Automating straightforward clinical tasks can reduce workload for healthcare professionals, increase accessibility for geographically-isolated patients, and alleviate some of the economic burdens associated with healthcare. A variety of preliminary screening procedures are potentially suitable for automation, and one such domain that has remained underexplored to date is that of structured clinical interviews. A task-specific dialogue agent is needed to automate the collection of conversational speech for further (either manual or automated) analysis, and to build such an agent, a dialogue manager must be trained to respond to patient utterances in a manner similar to a human interviewer.
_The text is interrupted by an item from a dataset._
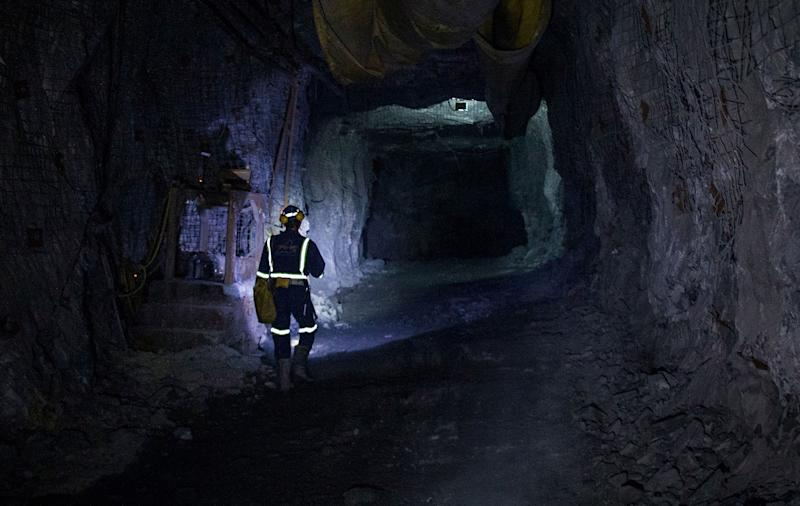Glencore Plans to Shut Giant Cobalt and Copper Mine in Congo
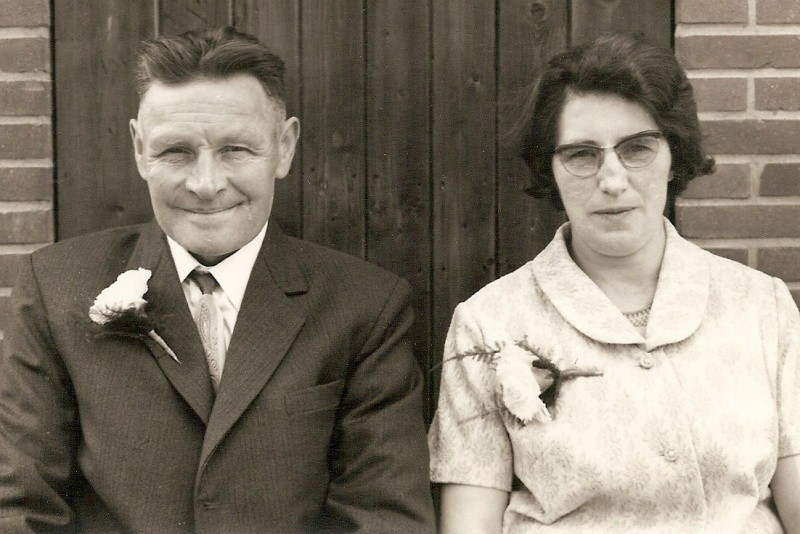 Hannes Wiefferink en Trui Hofste Lattrop 1968 25-jarig huwelijk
To facilitate the development of such an agent, we propose an annotation schema for assigning dialogue act labels to utterances in patient-interviewer conversations collected as part of a clinically-validated cognitive health screening task. We build a labeled corpus using the schema, and show that it is characterized by high inter-annotator agreement. We establish a benchmark dialogue act classification model for the corpus, thereby providing a proof of concept for the proposed annotation schema. The resulting dialogue act corpus is the first such corpus specifically designed to facilitate automated cognitive health screening, and lays the groundwork for future exploration in this area.